Ensure that you’ve configured AWS DMS by following the best practices for identity and access management, network for replication instance, and security in AWS DMS. If your architecture uses public traffic, consider implementing VPC endpoints.
Prepare your AWS DMS tasks for the identified tables to handle JSON data migration stored from Oracle’s CLOB to Aurora PostgreSQL-Compatible Edition and RDS for PostgreSQL TEXT. This configuration captures any invalid JSON records from tables using the procedure mentioned in this post.
Secure your data transfers from on premises with AWS Direct Connect or AWS VPN.

Source database

The source database should have table objects that meet the following requirements for the data transfer process:

An Oracle database table with a CLOB column that stores JSON data
The source table should have a primary key

Target database

The target database should have table objects that meet the following requirements to receive data from AWS DMS and run a PL/pgPSQL procedure to capture invalid JSON records:

Create a table in the target database, whether that’s Amazon Aurora PostgreSQL-Compatible Edition or Amazon RDS for PostgreSQL, that matches the metadata of the source table. Although the table name may differ, it’s essential to replace the CLOB column in this table with the TEXT data type. This table serves as a staging area. Its design, using the TEXT data type, allows it to accommodate both valid and invalid JSON records when loaded by AWS DMS.
Create another table in the target database by matching the source table metadata. The table name might not be the same. Nevertheless, replace the CLOB column from that table with JSON or JSONB. This table is used as a final migrated targeted table on Amazon Aurora PostgreSQL-Compatible Edition by having only valid JSON records stored in the JSON or JSONB data type.
Create logging tables like the following example table for filtered invalid JSON records and the procedure to run metadata:

CREATE TABLE discard_record_log (
    tbname text,
    range_start numeric,
    range_end numeric,
    failure_message text,
    discard_rec_id_pk_val numeric,
    proc_exec_counter numeric
);


CREATE TABLE exec_history_offset (
    tbname varchar,
    proc_exec_counter numeric,
    range_interval numeric,
    num_ranges numeric,
    max_rec_id_at_end_of_iteration numeric
);

Limitations

This solution helps identify invalid JSON records stored in CLOB columns when migrating from an Oracle database to an Aurora PostgreSQL-Compatible Edition or RDS for PostgreSQL database. However, the procedure used here primarily focuses on copying data from a staging table to a target table based on a primary key.

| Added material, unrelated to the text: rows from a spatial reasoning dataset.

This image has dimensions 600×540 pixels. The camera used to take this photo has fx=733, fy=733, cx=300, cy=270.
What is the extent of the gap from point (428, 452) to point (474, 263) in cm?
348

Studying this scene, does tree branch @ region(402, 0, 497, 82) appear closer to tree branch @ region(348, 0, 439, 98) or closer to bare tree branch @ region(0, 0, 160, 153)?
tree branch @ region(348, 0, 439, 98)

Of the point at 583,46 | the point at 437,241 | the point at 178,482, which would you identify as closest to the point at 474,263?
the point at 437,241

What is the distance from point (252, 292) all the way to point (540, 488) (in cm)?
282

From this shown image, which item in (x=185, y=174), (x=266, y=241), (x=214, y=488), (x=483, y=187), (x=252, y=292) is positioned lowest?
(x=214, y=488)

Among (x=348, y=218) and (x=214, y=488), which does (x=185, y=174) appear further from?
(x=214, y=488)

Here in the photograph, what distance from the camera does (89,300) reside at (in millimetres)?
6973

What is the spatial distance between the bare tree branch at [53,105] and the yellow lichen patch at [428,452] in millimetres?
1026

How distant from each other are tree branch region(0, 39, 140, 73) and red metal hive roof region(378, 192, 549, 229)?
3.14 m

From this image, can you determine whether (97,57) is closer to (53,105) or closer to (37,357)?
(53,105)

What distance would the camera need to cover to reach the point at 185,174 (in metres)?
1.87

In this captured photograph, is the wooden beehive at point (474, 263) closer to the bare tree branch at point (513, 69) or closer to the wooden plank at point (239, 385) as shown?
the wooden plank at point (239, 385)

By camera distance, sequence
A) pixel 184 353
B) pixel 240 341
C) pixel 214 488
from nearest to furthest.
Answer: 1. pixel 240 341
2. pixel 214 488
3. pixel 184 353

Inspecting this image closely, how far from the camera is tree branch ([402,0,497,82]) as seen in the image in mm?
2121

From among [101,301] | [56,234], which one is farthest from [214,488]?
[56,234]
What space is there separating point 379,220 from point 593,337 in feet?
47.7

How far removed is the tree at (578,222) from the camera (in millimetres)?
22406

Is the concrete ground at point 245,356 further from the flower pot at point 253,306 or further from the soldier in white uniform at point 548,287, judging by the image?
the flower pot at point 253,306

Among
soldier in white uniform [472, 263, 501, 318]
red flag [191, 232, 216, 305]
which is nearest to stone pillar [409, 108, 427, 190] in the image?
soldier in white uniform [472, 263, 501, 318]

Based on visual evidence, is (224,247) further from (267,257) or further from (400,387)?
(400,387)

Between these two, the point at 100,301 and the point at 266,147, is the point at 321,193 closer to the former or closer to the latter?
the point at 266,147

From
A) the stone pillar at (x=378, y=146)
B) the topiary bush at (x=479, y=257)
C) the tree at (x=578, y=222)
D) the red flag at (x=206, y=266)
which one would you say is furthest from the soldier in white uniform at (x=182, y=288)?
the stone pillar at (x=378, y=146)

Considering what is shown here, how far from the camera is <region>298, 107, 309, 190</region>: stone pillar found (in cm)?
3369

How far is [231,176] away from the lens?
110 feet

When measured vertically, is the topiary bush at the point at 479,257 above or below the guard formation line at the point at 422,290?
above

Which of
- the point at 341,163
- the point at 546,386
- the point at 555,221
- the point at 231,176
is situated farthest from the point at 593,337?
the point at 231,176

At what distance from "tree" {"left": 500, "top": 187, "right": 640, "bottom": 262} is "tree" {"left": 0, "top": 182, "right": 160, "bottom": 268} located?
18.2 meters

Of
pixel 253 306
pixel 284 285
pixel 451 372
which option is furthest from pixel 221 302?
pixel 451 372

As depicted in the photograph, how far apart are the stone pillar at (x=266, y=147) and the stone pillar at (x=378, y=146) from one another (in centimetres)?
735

Keep in mind the following limitations:

This procedure can’t handle changes (updates and deletes) in JSON stored CLOB columns during CDC. Alternatively, ensure your application keeps validating real-time JSON data through your application until successful cutover.
This procedure can’t handle correcting invalid JSON to valid JSON.
This solution is helpful only when there is a primary key on the table.

Set up AWS DMS

In these steps, we work with Amazon Aurora PostgreSQL-Compatible Edition, but the same solution works with Amazon RDS for PostgreSQL. Complete the following steps to set up AWS DMS, create AWS DMS tasks for both source and target, create staging tables, run AWS DMS tasks, and migrate the JSON data:

Create an AWS DMS task with Oracle as the source endpoint and Amazon Aurora PostgreSQL-Compatible Edition as the target endpoint with only the table list having JSON data in CLOB columns in the Oracle with all best practices.
Create table mapping during AWS DMS task creation, replacing the staging table’s TEXT columns with CLOB columns from Oracle.
From the preceding snippets of AWS DMS tasks, we have three source tables: SOURCE_TABLE_1, SOURCE_TABLE_2, and SOURCE_TABLE_3. For each table, we configure rules in AWS DMS to replicate to staging tables.
Start the AWS DMS task to migrate the data from on-premises Oracle JSON data in CLOB columns to Amazon Aurora PostgreSQL-Compatible Edition JSON data in TEXT columns. For any issues with AWS DMS tasks, follow the AWS DMS troubleshooting guide.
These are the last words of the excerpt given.